2) Simulation result
In this embodiment, fig. 4 shows a rate convergence diagram of the algorithm proposed by the present invention. Figure 5 shows a graph of system and rate versus D2D minimum rate threshold for different cellular users minimum rate thresholds. Fig. 6 shows a plot of system and velocity versus drone altitude at different numbers of D2D users and different D2D user minimum velocity thresholds. Fig. 7 shows a comparison graph of the algorithm proposed by the present invention with the average power algorithm, the average time algorithm and the no energy collection scenario algorithm. Fig. 4 shows that the algorithm of the present invention has good convergence, and more time resources are allocated to D2D users while satisfying the minimum rate threshold of cellular users. Fig. 5 shows that the system and rate decrease as the D2D user minimum rate threshold increases, due to the channel difference between the two pairs of D2D devices. To maximize D2D and rate, allocating more power to D2D users with better channel conditions may contribute more to the increase in D2D and rate. Fig. 6 shows that the system and speed decrease with increasing flying height of the drone, due to the channel condition between the drone and the ground device becoming worse, and increase with increasing number of D2D, at the same flying height of the drone and minimum speed threshold value of D2D, to compensate to some extent for the system and speed loss caused by increasing flying height of the drone. Figure 6 shows that as the UAV maximum transmit power increases, both the system and the rate are increasing. It can be seen that the performance of the invention is significantly better than that of the average power algorithm and the average time algorithm, because the invention increases an optimization degree of freedom compared with the two algorithms, and has significant contribution to the system and speed improvement. Compared with a network without energy collection, the method provided by the invention has the advantages that the radio frequency signal of the unmanned aerial vehicle is converted into the energy signal at the D2D equipment end, so that the operation time of the D2D can be effectively prolonged, the system and the speed are increased, and the spectrum utilization efficiency is improved.

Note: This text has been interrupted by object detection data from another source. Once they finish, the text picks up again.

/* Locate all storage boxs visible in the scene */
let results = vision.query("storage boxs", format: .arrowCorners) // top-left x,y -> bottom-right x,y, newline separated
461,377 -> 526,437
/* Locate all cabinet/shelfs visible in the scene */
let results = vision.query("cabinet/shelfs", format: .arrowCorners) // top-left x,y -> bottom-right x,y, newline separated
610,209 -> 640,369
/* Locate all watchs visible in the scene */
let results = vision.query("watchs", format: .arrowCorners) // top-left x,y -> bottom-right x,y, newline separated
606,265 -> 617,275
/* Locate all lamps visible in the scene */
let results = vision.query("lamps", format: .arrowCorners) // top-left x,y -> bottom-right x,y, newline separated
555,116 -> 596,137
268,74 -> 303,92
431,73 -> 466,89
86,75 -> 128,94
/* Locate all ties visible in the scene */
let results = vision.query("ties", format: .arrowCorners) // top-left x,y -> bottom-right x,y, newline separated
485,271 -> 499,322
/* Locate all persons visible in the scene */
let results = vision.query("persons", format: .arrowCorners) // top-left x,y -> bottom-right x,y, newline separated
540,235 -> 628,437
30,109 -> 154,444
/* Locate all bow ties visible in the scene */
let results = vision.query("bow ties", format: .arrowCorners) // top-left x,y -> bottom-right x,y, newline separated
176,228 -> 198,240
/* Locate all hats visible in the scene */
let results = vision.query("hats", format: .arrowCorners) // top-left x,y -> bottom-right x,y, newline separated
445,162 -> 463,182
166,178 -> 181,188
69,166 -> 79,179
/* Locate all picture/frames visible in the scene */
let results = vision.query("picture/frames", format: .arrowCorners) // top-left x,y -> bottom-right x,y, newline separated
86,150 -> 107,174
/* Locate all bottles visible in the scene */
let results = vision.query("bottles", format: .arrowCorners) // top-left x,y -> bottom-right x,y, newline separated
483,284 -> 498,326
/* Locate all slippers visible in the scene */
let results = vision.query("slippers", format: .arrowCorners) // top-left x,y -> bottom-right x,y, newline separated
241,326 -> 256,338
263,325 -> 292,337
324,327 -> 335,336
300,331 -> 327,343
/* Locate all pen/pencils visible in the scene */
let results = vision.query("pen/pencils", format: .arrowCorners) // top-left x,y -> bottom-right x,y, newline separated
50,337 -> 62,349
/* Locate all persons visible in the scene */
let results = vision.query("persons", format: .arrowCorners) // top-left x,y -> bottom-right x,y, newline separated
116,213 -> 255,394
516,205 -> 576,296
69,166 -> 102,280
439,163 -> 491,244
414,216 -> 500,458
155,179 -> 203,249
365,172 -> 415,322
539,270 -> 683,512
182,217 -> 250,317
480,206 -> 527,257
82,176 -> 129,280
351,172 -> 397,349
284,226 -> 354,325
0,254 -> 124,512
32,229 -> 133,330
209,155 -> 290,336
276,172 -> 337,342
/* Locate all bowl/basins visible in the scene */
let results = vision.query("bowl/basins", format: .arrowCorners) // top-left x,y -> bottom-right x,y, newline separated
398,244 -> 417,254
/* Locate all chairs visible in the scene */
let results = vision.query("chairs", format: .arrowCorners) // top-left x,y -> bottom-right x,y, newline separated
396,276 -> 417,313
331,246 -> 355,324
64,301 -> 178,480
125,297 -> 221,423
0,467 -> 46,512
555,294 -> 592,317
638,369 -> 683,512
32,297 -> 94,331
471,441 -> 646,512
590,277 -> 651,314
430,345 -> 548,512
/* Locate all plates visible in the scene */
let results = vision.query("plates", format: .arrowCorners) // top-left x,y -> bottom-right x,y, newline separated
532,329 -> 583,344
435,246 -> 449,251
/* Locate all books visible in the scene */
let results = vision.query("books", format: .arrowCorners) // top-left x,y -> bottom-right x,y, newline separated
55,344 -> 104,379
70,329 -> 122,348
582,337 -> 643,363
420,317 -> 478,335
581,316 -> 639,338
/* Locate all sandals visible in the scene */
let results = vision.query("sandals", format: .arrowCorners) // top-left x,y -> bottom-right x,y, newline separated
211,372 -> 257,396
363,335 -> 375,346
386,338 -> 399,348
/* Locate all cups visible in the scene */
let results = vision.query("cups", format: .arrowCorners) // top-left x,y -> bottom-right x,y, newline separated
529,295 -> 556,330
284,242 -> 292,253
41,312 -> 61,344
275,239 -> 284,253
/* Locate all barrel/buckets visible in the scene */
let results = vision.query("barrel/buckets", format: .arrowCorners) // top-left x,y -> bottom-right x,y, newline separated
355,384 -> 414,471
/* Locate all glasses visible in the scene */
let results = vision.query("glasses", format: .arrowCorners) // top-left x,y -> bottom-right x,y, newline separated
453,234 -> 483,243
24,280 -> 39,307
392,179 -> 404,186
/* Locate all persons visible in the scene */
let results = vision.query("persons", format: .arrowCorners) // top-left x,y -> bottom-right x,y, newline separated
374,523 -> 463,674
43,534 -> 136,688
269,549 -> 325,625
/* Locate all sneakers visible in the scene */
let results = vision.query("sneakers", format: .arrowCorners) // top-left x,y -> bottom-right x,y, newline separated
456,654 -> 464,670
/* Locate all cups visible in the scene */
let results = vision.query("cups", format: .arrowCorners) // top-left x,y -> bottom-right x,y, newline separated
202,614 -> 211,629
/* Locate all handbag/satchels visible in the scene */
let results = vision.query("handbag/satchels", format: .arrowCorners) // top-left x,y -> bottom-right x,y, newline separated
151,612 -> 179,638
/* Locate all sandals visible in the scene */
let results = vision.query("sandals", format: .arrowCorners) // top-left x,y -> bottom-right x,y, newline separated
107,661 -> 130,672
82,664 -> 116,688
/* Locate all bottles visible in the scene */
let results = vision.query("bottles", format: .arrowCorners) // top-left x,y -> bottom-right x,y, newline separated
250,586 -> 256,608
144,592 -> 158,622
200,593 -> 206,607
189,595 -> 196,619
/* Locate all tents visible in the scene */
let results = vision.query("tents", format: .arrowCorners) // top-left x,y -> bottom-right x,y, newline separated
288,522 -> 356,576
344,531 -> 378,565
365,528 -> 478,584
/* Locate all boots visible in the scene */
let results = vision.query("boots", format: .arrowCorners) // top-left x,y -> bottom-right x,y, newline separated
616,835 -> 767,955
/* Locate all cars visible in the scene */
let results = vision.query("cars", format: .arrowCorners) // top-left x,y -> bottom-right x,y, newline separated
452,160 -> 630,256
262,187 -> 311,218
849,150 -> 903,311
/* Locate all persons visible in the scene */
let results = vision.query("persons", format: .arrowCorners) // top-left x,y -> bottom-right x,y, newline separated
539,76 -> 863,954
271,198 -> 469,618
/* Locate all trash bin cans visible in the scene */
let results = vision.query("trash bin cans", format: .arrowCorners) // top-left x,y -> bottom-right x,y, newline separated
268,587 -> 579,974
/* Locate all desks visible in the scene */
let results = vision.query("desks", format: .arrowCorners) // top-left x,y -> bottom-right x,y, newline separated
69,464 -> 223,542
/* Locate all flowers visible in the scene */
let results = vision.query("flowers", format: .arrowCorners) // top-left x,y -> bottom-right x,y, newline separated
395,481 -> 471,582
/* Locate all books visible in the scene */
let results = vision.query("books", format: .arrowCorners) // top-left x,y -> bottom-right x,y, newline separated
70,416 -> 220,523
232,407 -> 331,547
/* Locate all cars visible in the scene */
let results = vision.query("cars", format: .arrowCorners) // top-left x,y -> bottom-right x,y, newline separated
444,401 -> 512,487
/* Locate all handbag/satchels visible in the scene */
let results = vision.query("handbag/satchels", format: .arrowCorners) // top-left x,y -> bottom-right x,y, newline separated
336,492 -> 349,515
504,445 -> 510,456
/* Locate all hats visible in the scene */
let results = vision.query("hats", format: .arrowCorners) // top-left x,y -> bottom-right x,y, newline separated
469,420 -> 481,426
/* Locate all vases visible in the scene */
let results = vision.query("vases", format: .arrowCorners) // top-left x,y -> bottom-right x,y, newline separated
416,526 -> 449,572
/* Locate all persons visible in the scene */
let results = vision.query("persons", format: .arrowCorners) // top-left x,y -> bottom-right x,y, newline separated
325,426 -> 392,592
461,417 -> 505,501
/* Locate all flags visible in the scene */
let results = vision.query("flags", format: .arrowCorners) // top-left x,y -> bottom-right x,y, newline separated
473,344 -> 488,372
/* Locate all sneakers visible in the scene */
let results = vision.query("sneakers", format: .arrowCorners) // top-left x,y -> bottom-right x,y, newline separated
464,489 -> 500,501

In the description of the present invention, it is to be understood that the terms "coaxial", "bottom", "one end", "top", "middle", "other end", "upper", "one side", "top", "inner", "outer", "front", "center", "both ends", and the like, indicate orientations or positional relationships based on those shown in the drawings, and are only for convenience of description and simplicity of description, and do not indicate or imply that the devices or elements referred to must have a particular orientation, be constructed and operated in a particular orientation, and thus, are not to be construed as limiting the present invention.
In the present invention, unless otherwise expressly stated or limited, the terms "mounted," "disposed," "connected," "fixed," "rotated," and the like are to be construed broadly, e.g., as meaning fixedly connected, detachably connected, or integrally formed; can be mechanically or electrically connected; the terms may be directly connected or indirectly connected through an intermediate, and may be communication between two elements or interaction relationship between two elements, unless otherwise specifically limited, and the specific meaning of the terms in the present invention will be understood by those skilled in the art according to specific situations.
Although embodiments of the present invention have been shown and described, it will be appreciated by those skilled in the art that changes, modifications, substitutions and alterations can be made in these embodiments without departing from the principles and spirit of the invention, the scope of which is defined in the appended claims and their equivalents.